TRECHO DO DOCUMENTO:
+-------+
Philip K. Dick injeta angústia kafkiana na ficção científica

"Fluam, Minhas Lágrimas, Disse o Policial" cria Estado policial e repressivo

BRAULIO TAVARES ESPECIAL PARA A FOLHA

Philip K. Dick explorou duas questões filosóficas básicas em sua ficção científica: o que é a realidade? O que é um ser humano?

Há na sua obra outro tema recorrente: a paranoia constante de quem vive sob um Estado policial, repressivo, que espiona e manipula seus cidadãos. O livro/filme "O Homem Duplo" ("A Scanner Darkly", 1977/2006) é um bom exemplo.

No romance "Fluam, Minhas Lágrimas, Disse o Policial", Jason Taverner, um cantor e apresentador de TV com um programa de 30 milhões de espectadores, amanhece num quarto de hotel, sem bagagem, sem documentos, sem saber como foi parar ali.

Descobre que foi varrido da existência: amigos, colegas, empregadores, ninguém parece conhecê-lo, e não há registro civil a seu respeito.

O começo do século 21 em que Dick ambienta seu romance é um típico pesadelo totalitário da Califórnia dos anos 1970: as universidades viraram campos de refugiados subterrâneos onde estudantes continuam a lutar contra a polícia.

Jason Taverner é um personagem que aparece a todo instante na obra de Dick: o fugitivo numa cidade hostil, perseguido por policiais ou por agentes que tentam prendê-lo ou matá-lo.

É uma situação característica da "pulp fiction" e suas perseguições intermináveis para esticar enredo, mas Dick deu a esse clichê uma angústia kafkiana, que equipara seus melhores livros à obra de George Orwell ("1984") ou Aldous Huxley ("Admirável Mundo Novo").

Com um olhar novo, de um leitor de FC que lia e escutava de tudo --o título é uma citação musical de John Dowland, de 1600.

O livro também reflete a relação ambivalente de Dick com as mulheres, que ele via como redentoras ou malignas. Aqui, surgem várias: Heather, Marilyn, Kathy, Alys, Ruth, Mary Anne...

Cada uma pode ser uma Medusa devoradora e pode se tornar a "dark-haired girl", a mulher capaz de amar desinteressadamente, que Dick celebrou em tantos textos.

O livro foi escrito em alguns meses de 1970, quando o quarto casamento de Dick estava se encerrando, e logo após uma experiência sua com mescalina. Ao contrário do que se pensa, suas drogas não eram LSD e maconha; em geral, eram misturas de comprimidos de vários tipos.

É uma fuga alucinada de um homem que de repente se viu sem lugar no mundo onde tinha sido famoso, e teve que se reconstruir do zero.
+-------+
Trechos de conjunto de dados de raciocínio espacial:
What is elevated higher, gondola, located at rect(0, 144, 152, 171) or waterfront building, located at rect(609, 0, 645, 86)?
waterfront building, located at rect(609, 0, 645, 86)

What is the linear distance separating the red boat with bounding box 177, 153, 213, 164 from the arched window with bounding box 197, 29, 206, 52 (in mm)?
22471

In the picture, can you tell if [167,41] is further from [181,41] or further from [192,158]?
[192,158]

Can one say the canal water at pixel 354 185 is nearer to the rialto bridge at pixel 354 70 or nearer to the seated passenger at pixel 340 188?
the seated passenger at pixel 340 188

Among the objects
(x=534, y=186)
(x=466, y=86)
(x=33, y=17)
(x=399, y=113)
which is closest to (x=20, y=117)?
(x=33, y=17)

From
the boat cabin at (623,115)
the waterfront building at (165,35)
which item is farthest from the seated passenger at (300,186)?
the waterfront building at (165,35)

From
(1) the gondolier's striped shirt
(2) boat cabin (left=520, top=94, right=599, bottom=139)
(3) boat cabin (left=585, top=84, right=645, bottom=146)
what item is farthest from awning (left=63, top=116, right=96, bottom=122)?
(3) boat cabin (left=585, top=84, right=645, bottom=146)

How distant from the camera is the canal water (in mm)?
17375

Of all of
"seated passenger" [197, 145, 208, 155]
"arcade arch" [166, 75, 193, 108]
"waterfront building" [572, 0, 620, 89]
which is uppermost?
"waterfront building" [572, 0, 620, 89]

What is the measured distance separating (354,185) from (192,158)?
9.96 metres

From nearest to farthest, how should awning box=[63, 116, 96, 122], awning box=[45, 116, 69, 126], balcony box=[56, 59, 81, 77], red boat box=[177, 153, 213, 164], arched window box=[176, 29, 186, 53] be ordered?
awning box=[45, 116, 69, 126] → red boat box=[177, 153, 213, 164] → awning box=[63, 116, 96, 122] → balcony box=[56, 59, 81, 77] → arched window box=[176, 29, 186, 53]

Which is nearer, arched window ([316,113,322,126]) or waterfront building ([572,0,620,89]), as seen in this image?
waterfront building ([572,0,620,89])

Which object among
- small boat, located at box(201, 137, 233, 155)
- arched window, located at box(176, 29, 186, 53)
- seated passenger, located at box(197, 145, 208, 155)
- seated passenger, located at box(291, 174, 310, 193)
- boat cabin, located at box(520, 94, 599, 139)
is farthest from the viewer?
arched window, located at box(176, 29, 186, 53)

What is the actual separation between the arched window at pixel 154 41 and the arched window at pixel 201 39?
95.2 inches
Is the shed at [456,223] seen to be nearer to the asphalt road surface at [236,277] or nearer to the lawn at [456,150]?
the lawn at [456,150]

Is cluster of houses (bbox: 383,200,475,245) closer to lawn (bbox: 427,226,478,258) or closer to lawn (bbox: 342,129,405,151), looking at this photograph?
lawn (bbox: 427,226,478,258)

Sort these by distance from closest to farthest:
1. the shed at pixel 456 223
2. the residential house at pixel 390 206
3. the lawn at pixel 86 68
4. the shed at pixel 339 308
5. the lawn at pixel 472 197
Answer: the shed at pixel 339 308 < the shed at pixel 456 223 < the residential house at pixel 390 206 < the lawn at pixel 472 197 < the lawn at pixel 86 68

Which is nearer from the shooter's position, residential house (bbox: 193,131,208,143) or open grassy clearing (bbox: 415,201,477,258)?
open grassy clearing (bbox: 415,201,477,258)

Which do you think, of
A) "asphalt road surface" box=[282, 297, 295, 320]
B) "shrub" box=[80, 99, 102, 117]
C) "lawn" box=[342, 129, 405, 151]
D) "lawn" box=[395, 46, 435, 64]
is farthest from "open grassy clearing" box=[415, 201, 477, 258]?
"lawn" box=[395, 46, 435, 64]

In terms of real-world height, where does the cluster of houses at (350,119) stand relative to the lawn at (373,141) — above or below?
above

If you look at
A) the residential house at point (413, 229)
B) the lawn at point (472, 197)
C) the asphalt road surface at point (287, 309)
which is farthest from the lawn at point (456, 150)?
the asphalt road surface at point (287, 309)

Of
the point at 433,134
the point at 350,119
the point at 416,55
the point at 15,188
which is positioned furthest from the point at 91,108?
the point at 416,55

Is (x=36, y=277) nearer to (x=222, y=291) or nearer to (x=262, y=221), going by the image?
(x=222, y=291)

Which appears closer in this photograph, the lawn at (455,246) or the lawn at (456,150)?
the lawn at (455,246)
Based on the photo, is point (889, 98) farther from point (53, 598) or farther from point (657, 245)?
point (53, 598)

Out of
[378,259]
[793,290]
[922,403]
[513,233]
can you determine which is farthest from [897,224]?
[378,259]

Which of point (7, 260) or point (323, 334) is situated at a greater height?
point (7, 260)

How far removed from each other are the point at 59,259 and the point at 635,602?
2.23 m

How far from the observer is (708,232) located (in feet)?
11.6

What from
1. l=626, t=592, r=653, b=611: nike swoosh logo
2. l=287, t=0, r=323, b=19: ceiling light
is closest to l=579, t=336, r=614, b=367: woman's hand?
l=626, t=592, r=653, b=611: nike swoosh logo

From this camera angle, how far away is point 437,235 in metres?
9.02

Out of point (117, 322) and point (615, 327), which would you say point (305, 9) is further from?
+-------+
TAREFA SOLICITADA A:
Responda às perguntas abaixo com base na resenha sobre Philip K. Dick:
(i) Quantos espectadores tem o programa de TV de Jason Taverner?
(ii) Em que ano o livro foi escrito?
(iii) De quem é a citação musical usada no título, e de que ano ela é?
TAREFA SOLICITADA B:
Imprima, da resenha sobre Philip K. Dick, tudo o que vai desde "O livro também" até "de vários tipos.".

RESPOSTA DA TAREFA A:
(i) 30 milhões de espectadores.
(ii) Em 1970.
(iii) De John Dowland, de 1600.

RESPOSTA DA TAREFA B:
O livro também reflete a relação ambivalente de Dick com as mulheres, que ele via como redentoras ou malignas. Aqui, surgem várias: Heather, Marilyn, Kathy, Alys, Ruth, Mary Anne...

Cada uma pode ser uma Medusa devoradora e pode se tornar a "dark-haired girl", a mulher capaz de amar desinteressadamente, que Dick celebrou em tantos textos.

O livro foi escrito em alguns meses de 1970, quando o quarto casamento de Dick estava se encerrando, e logo após uma experiência sua com mescalina. Ao contrário do que se pensa, suas drogas não eram LSD e maconha; em geral, eram misturas de comprimidos de vários tipos.